Türk alfabesinin on sekizinci harfi. Kalın, geniş ve yuvarlak seslidir. Fizik ve matematikte derece'nin sembolüdür. 20° Celsius, 36°26'00" gibi. Kimyada Orto'nun kısaltması, Oksijen'in sembolü (O)'dur.
O harfi, Fenike alfabesinde göz mânâsında kullanılır. Eski Mısır, Etrüsk ve Latin alfabelerinde bu harf göz şeklinde yazılırdı.
Göktürk alfabesinde o harfi u sesini belirtmek için de kullanıldı. Uygur alfabesinde o,ö,u,ü sesleri aynı işâretle gösterildi. Osmanlı alfabesinde o sesi kelime başında elif ve vav harfleriyle, kelime ortasında vav veya ötre ile gösterilirdi.
Türkçe'de normal olarak yalnız kelime başında ve ilk hecede bulunur. İkinci ve daha sonraki hecelerde o kullanılmaz.
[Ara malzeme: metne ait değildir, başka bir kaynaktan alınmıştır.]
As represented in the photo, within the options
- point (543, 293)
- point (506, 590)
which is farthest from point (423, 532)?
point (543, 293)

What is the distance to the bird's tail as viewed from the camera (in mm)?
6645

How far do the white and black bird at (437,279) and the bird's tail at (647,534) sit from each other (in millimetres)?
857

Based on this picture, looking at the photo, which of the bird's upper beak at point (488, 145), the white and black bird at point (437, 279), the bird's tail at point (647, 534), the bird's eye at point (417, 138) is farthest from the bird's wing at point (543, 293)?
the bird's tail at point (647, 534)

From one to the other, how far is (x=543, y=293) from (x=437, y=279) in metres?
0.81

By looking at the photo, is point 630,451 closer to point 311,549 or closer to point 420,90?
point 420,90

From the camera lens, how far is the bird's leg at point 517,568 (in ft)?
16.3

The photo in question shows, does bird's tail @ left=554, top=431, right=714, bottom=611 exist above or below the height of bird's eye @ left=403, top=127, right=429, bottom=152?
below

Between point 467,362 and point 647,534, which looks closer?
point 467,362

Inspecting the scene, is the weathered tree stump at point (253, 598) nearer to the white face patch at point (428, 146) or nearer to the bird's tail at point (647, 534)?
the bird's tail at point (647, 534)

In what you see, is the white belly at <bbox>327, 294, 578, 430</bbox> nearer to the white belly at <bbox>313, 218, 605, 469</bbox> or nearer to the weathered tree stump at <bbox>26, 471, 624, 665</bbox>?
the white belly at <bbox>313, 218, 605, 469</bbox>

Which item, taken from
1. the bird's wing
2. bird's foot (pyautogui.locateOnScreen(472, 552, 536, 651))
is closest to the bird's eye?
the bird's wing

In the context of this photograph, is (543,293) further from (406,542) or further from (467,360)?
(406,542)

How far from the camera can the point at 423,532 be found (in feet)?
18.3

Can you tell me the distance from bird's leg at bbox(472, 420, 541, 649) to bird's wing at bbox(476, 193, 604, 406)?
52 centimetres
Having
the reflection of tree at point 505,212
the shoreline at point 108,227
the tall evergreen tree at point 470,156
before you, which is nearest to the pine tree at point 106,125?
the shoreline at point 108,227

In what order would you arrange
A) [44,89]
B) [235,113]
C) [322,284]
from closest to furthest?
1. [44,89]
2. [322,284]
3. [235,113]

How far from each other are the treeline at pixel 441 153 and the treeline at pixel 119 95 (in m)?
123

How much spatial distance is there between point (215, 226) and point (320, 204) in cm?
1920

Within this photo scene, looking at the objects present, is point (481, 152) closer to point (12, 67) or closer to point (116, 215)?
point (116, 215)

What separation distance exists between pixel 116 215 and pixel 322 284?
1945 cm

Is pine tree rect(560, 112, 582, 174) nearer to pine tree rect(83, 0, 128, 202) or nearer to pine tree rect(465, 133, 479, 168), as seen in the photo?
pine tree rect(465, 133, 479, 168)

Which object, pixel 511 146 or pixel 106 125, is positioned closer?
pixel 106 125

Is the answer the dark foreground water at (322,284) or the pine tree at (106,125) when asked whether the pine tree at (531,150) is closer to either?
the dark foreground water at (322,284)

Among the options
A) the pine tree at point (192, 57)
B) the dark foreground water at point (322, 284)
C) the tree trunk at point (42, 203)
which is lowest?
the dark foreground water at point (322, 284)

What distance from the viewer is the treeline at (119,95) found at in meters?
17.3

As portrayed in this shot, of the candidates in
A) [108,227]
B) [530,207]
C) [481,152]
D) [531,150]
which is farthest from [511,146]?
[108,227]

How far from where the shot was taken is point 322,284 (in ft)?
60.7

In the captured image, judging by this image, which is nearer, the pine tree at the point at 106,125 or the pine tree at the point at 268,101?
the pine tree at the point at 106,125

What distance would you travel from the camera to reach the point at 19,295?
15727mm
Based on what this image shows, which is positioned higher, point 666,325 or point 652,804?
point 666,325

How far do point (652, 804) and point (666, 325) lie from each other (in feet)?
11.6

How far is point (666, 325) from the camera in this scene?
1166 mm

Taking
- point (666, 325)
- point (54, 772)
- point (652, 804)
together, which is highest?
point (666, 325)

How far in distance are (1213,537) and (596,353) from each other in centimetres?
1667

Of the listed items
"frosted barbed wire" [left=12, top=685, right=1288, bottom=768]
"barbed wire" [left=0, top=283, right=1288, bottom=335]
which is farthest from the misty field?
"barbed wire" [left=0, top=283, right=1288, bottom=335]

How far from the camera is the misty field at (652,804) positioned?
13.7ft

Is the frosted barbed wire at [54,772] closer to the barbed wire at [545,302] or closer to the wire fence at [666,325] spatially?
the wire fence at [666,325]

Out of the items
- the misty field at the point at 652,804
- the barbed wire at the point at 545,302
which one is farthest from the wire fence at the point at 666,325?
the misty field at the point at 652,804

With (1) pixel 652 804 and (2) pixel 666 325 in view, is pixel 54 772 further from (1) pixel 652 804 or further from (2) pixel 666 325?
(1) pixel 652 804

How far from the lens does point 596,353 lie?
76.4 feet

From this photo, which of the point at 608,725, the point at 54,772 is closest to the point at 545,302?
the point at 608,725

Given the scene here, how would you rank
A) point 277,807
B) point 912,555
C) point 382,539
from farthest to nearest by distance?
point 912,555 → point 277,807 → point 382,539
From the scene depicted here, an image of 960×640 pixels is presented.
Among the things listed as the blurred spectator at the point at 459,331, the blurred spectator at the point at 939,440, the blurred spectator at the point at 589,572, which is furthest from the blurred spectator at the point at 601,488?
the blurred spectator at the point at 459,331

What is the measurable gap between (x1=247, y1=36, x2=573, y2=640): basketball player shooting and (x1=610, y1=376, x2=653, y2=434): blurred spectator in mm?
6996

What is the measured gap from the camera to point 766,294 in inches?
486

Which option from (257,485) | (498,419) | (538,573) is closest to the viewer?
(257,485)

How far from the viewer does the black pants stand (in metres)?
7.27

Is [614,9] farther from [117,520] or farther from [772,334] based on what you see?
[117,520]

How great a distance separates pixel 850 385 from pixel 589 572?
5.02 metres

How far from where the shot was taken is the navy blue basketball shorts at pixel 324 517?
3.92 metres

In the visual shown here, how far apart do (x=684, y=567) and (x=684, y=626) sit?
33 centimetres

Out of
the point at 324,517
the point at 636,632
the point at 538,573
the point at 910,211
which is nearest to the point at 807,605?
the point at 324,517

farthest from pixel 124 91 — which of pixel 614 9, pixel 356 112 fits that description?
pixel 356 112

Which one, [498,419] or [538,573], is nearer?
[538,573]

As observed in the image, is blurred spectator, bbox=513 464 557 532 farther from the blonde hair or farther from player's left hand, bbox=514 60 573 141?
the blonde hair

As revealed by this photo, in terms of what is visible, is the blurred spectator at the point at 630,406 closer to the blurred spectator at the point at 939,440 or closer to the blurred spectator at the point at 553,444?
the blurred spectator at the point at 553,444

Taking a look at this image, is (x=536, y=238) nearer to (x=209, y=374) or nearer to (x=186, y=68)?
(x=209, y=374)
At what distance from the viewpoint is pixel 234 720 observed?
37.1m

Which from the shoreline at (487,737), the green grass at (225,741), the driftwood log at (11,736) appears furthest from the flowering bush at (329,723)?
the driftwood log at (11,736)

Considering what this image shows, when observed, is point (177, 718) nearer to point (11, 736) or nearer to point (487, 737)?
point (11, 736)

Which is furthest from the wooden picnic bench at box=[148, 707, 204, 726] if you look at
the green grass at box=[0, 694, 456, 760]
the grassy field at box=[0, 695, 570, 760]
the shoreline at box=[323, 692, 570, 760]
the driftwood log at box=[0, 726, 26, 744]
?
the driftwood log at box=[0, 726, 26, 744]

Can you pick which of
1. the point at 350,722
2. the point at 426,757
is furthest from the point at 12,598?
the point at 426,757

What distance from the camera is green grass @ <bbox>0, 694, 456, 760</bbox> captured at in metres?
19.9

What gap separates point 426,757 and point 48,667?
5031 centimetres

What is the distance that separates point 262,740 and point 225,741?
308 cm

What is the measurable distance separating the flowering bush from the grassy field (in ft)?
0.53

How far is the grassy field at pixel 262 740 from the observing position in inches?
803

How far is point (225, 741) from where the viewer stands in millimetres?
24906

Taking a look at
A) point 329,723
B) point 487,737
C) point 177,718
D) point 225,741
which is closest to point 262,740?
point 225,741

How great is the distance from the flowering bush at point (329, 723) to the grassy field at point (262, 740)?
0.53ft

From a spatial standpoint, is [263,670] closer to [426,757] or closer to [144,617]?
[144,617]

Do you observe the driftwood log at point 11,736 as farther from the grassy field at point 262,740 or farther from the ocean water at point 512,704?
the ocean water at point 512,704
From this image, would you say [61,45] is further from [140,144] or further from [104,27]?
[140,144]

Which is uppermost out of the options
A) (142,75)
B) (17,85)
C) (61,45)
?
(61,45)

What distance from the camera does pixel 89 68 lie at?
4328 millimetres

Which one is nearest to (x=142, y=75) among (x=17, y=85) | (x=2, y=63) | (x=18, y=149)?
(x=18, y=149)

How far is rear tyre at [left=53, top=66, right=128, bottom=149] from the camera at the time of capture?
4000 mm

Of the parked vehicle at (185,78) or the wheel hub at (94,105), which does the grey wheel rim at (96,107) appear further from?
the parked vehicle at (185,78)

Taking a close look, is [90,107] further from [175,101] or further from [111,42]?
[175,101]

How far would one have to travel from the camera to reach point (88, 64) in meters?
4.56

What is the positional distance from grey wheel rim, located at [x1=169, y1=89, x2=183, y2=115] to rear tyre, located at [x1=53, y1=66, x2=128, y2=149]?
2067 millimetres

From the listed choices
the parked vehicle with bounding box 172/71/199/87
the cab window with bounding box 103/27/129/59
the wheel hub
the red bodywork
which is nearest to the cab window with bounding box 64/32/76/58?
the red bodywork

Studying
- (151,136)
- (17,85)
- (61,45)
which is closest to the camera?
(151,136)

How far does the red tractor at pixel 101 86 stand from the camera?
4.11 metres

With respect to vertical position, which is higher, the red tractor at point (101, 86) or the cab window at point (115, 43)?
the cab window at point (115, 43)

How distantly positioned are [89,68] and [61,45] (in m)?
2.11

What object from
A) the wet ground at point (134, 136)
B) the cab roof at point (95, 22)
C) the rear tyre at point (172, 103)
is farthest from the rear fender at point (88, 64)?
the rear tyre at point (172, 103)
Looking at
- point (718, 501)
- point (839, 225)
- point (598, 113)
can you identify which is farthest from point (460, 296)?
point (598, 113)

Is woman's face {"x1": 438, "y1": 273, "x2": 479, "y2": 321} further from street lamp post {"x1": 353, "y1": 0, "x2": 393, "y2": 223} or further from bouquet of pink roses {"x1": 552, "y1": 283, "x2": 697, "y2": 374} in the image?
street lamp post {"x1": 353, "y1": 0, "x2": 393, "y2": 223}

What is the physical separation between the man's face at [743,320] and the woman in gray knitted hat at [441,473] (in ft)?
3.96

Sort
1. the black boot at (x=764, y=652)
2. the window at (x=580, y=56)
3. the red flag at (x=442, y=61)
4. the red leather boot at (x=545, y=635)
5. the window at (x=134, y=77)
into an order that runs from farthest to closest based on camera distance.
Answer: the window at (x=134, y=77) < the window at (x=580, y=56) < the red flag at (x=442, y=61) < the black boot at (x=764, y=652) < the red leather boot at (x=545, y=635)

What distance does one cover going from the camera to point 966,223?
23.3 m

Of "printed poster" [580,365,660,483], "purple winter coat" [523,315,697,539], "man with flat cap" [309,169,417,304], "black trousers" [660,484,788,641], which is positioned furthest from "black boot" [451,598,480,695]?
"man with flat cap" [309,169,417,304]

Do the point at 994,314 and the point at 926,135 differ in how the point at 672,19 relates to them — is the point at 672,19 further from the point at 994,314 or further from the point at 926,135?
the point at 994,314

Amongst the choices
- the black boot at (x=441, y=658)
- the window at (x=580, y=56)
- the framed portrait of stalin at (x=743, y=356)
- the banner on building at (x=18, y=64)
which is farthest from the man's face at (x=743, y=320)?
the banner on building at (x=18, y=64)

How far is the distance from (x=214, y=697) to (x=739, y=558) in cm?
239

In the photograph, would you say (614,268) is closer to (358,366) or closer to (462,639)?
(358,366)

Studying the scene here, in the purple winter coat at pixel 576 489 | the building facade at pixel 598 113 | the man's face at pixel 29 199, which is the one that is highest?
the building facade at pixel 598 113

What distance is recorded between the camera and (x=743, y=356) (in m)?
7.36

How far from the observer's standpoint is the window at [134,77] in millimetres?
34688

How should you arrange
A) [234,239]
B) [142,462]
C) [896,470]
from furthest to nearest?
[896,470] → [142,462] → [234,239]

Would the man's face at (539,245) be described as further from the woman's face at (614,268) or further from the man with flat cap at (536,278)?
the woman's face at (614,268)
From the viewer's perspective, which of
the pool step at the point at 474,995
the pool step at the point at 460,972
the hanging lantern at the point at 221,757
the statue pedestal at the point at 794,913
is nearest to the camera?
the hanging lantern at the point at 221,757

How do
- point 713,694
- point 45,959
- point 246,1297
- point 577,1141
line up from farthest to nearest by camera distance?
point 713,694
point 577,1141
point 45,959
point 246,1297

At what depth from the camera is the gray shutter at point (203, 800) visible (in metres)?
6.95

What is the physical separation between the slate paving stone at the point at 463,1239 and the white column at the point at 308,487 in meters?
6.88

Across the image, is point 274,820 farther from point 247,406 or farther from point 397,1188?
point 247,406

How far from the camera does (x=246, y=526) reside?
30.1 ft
Oğul, ok, orta, oyun, otuz gibi kelimelerde o kelime başında; kol, yol, çocuk, boyun, koyun, komşu gibi Türkçe kelimelerde ise birinci hecede kullanılmıştır.
Fiillerde yarımak fiilinden gelen "yor" eki bu kaideye uymaz. Bileşik kelimeler (kara-kol) ile yabancı dillerden gelen kelimelerde bu kâideye uyulmadığı görülür (doktor, ambargo, bilanço, kadro vb.). Hattâ böyle kelimelerde "o" sesi "u" veya "a" ya dönüşür. (otomobil-domabil, horoz-horuz, avukat-avoka gibi).
O, ünlem: Hayret, memnuniyet, şaşırma gibi duyguları anlatmak için kullanılır. Ancak seste söylerken bir uzunluk vardır. "O! Bu cami ne kadar güzel."
O, üçüncü tekil şahıs zamiri: O bir çocuktu.
O, işâret sıfatı: Dünyâ hayâtının fâni olduğunu, o nîmeti çabucak kaybedeceğini düşün! Yalnız bu, şu işâret sıfatlarının yanında daha da uzağı ifâde eder, "bu ağaç, şu çocuk, o köy" gibi. Bu durum işâret zamiri için de aynı şekilde bir mânâ verir.
(O) çeşitli deyimlerde kullanılır. Onu bunu bilmem, o tarakta bezim yok, o gün, bu gün vb.